→ Prompt
Somewhere below are a line with "request_url: https://www.google.com/recaptcha/api2/aframe" and a later line with "Anti-fraud and anti-abuse". Output exactly those lines and all lines between them.

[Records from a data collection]
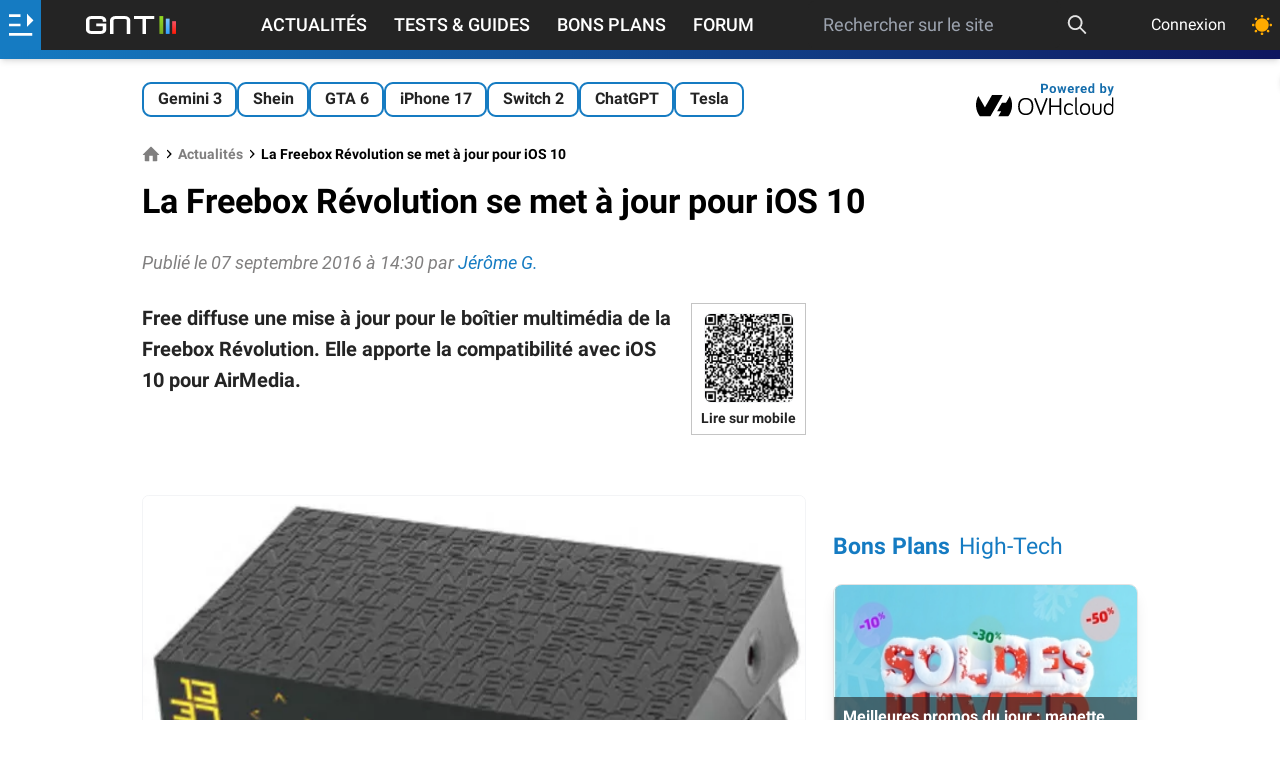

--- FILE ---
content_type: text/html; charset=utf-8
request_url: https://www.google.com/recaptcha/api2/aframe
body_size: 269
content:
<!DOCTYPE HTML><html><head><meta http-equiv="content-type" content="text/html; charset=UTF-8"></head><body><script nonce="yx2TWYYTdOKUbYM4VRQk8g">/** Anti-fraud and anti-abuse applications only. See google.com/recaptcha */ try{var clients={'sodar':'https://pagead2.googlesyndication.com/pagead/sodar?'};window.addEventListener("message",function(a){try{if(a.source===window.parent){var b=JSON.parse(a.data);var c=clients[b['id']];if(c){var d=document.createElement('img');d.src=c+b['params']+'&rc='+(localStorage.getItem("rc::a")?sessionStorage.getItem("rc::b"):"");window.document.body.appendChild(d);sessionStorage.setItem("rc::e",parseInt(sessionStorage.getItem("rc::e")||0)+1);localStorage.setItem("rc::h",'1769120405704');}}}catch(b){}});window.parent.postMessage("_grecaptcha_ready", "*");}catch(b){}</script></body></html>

--

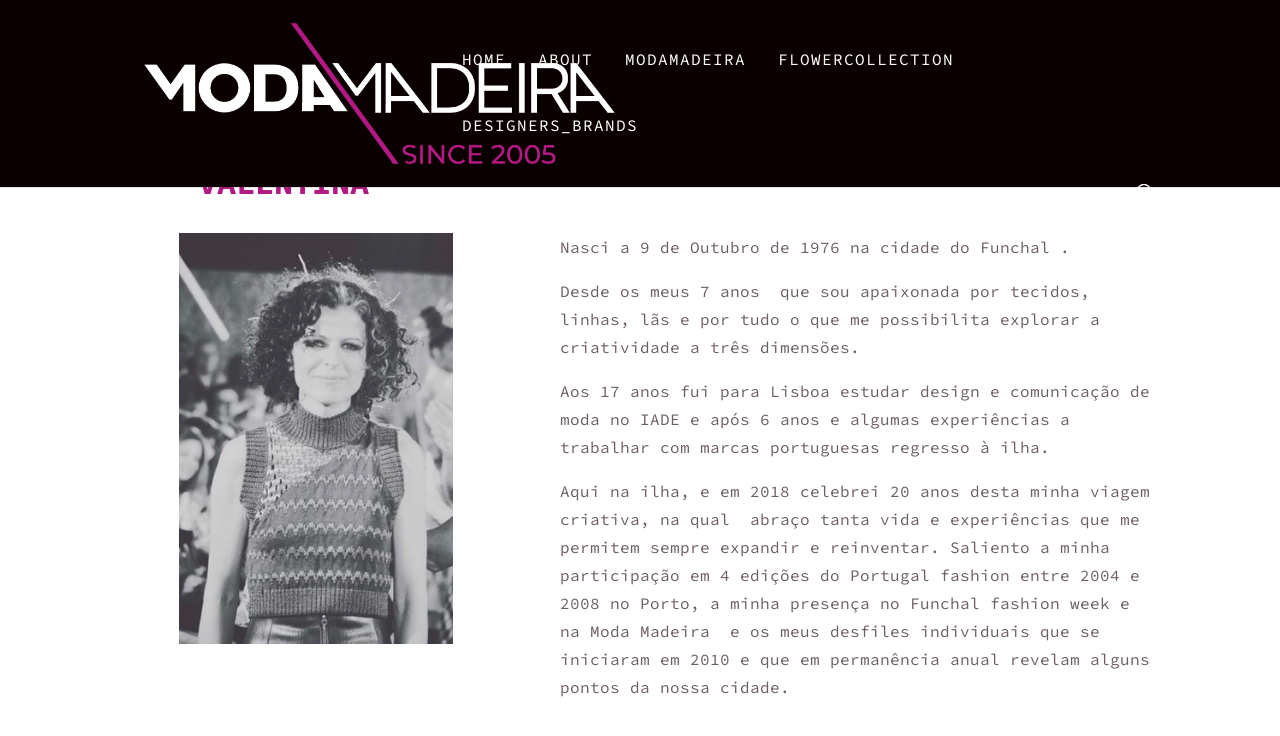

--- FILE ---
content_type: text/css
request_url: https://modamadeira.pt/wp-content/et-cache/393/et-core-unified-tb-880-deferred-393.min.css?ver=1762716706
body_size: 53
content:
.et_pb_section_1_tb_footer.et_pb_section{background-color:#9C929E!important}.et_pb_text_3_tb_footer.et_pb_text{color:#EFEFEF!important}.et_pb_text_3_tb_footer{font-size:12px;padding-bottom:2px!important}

→ Written solution
request_url: https://www.google.com/recaptcha/api2/aframe
body_size: 269
content:
<!DOCTYPE HTML><html><head><meta http-equiv="content-type" content="text/html; charset=UTF-8"></head><body><script nonce="yx2TWYYTdOKUbYM4VRQk8g">/** Anti-fraud and anti-abuse applications only. See google.com/recaptcha */ try{var clients={'sodar':'https://pagead2.googlesyndication.com/pagead/sodar?'};window.addEventListener("message",function(a){try{if(a.source===window.parent){var b=JSON.parse(a.data);var c=clients[b['id']];if(c){var d=document.createElement('img');d.src=c+b['params']+'&rc='+(localStorage.getItem("rc::a")?sessionStorage.getItem("rc::b"):"");window.document.body.appendChild(d);sessionStorage.setItem("rc::e",parseInt(sessionStorage.getItem("rc::e")||0)+1);localStorage.setItem("rc::h",'1769120405704');}}}catch(b){}});window.parent.postMessage("_grecaptcha_ready", "*");}catch(b){}</script></body></html>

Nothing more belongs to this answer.